# Access the MentalRiskEs data and interact with the server

This notebook has been developed by the [SINAI](https://sinai.ujaen.es/) research group for its usage in the [MentalRiskES](https://sites.google.com/view/mentalriskes2025/) evaluation campaign at IberLEF 2025.

**NOTE 1**: Please visit the [MentalRiskES competition website](https://sites.google.com/view/mentalriskes2025/evaluation) to read the instructions about how to download the data and interact with the server to send the predictions of your system.

**NOTE 2**: Along the code, please replace "URL" by the URL server and "TOKEN" by your personal token.

Remember this is a support to help you to develop your own system of communication with our server. We recommend you to download it as a Python script instead of working directly on colab and adapt the code to your needs.

# Install CodeCarbon package
Read the [documentation](https://mlco2.github.io/codecarbon/) about the library if necessary. Remember that we provide a [CodeCarbon notebook](https://colab.research.google.com/drive/1boavnGOir0urui8qktbZaOmOV2pS5cn6?usp=sharing) with the example in its specific use in our competition.


In [6]:
# !pip install codecarbon
# !pip install dotenv

Collecting dotenv
  Downloading dotenv-0.9.9-py2.py3-none-any.whl (1.9 kB)
Collecting python-dotenv
  Downloading python_dotenv-1.1.0-py3-none-any.whl (20 kB)
Installing collected packages: python-dotenv, dotenv
Successfully installed dotenv-0.9.9 python-dotenv-1.1.0



[notice] A new release of pip is available: 23.0.1 -> 25.0.1
[notice] To update, run: C:\Users\maxi.rodriguez\AppData\Local\Microsoft\WindowsApps\PythonSoftwareFoundation.Python.3.10_qbz5n2kfra8p0\python.exe -m pip install --upgrade pip


# Import libraries

In [1]:
import requests, zipfile, io
from requests.adapters import HTTPAdapter, Retry
from typing import List, Dict
import random
import json
import os
from dotenv import load_dotenv
import pandas as pd
from codecarbon import EmissionsTracker

# Endpoints
These URL addresses are necessary for the connection to the server.

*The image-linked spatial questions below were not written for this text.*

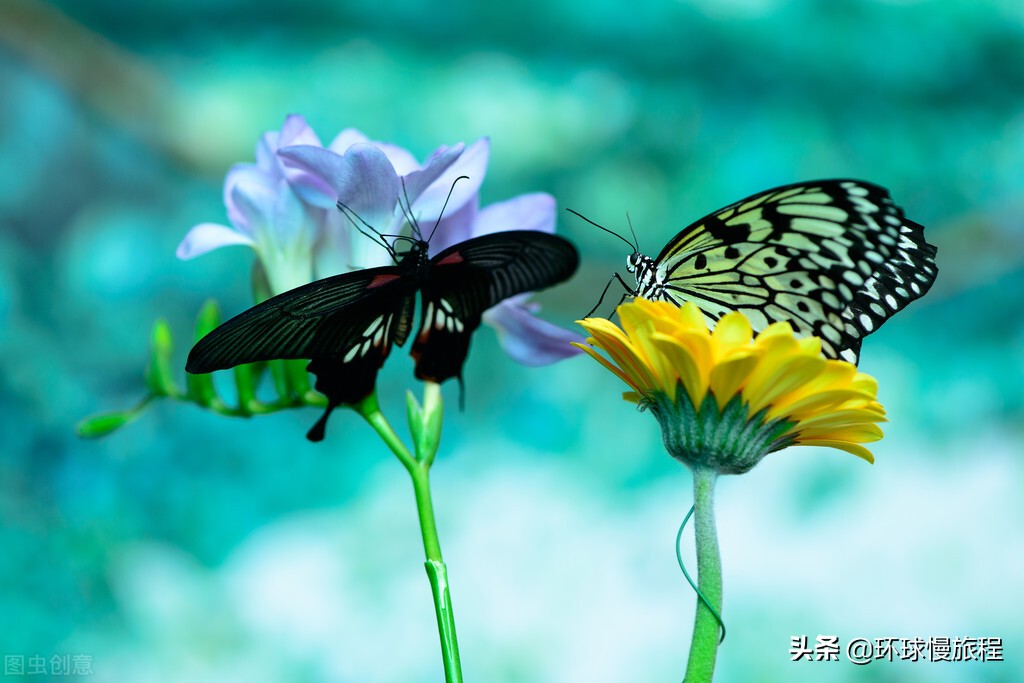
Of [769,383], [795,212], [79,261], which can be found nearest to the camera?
[769,383]

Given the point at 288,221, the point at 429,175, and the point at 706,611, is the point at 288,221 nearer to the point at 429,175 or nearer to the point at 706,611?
the point at 429,175

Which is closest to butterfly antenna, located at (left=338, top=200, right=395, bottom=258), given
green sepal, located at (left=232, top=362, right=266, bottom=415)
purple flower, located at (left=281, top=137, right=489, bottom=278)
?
purple flower, located at (left=281, top=137, right=489, bottom=278)

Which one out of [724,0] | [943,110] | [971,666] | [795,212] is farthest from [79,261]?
[971,666]

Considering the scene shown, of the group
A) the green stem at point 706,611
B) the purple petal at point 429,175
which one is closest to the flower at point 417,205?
the purple petal at point 429,175

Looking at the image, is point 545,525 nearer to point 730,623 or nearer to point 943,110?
point 730,623

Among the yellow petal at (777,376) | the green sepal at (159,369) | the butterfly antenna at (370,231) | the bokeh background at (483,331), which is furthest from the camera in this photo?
the bokeh background at (483,331)

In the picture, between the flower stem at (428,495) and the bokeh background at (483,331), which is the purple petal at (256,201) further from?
the bokeh background at (483,331)
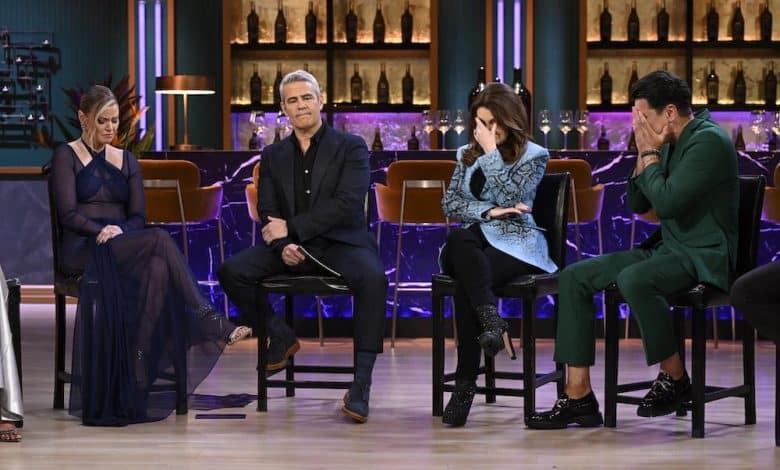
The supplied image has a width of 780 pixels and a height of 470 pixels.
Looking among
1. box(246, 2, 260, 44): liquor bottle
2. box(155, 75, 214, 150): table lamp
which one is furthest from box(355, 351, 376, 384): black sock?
box(246, 2, 260, 44): liquor bottle

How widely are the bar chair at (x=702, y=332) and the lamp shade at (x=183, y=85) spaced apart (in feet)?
16.4

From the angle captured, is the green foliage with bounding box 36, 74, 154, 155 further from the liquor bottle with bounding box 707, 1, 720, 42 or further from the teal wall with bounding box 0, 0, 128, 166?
the liquor bottle with bounding box 707, 1, 720, 42

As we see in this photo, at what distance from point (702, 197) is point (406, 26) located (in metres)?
5.28

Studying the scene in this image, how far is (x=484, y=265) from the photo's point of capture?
13.1ft

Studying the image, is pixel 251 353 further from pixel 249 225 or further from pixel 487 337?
pixel 487 337

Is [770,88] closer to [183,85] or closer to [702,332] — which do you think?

**IMPORTANT:** Replace "URL" by the URL server and "TOKEN" by your user token.

In [2]:
load_dotenv()
URL = os.getenv("SERVER_URL")
TOKEN = os.getenv("ACCESS_TOKEN")
print(URL, TOKEN)

# Download endpoints
ENDPOINT_DOWNLOAD_TRIAL = URL+"/{TASK}/download_trial/{TOKEN}"
ENDPOINT_DOWNLOAD_TRAIN = URL+"/{TASK}/download_train/{TOKEN}"

# Trial endpoints
ENDPOINT_GET_MESSAGES_TRIAL = URL+"/{TASK}/getmessages_trial/{TOKEN}"
ENDPOINT_SUBMIT_DECISIONS_TRIAL = URL+"/{TASK}/submit_trial/{TOKEN}/{RUN}"

# Test endpoints
ENDPOINT_GET_MESSAGES = URL+"/{TASK}/getmessages/{TOKEN}"
ENDPOINT_SUBMIT_DECISIONS = URL+"/{TASK}/submit/{TOKEN}/{RUN}"

http://s3-ceatic.ujaen.es:8036 c461869975ffb0a7ba8544ffdddf3b58


# Download Data
To download the data, you can make use of the **function defined in the following**.

The following function download the trial data. To adapt it to download the train and test data, follow the instructions given in the [website of the competition](https://sites.google.com/view/mentalriskes2024/evaluation).

In [3]:
def download_messages_trial(task: str, token: str):
    """ Allows you to download the trial data of the task.
        Args:
          task (str): task from which the data is to be retrieved
          token (str): authentication token
    """

    response = requests.get(ENDPOINT_DOWNLOAD_TRIAL.format(TASK=task, TOKEN=token))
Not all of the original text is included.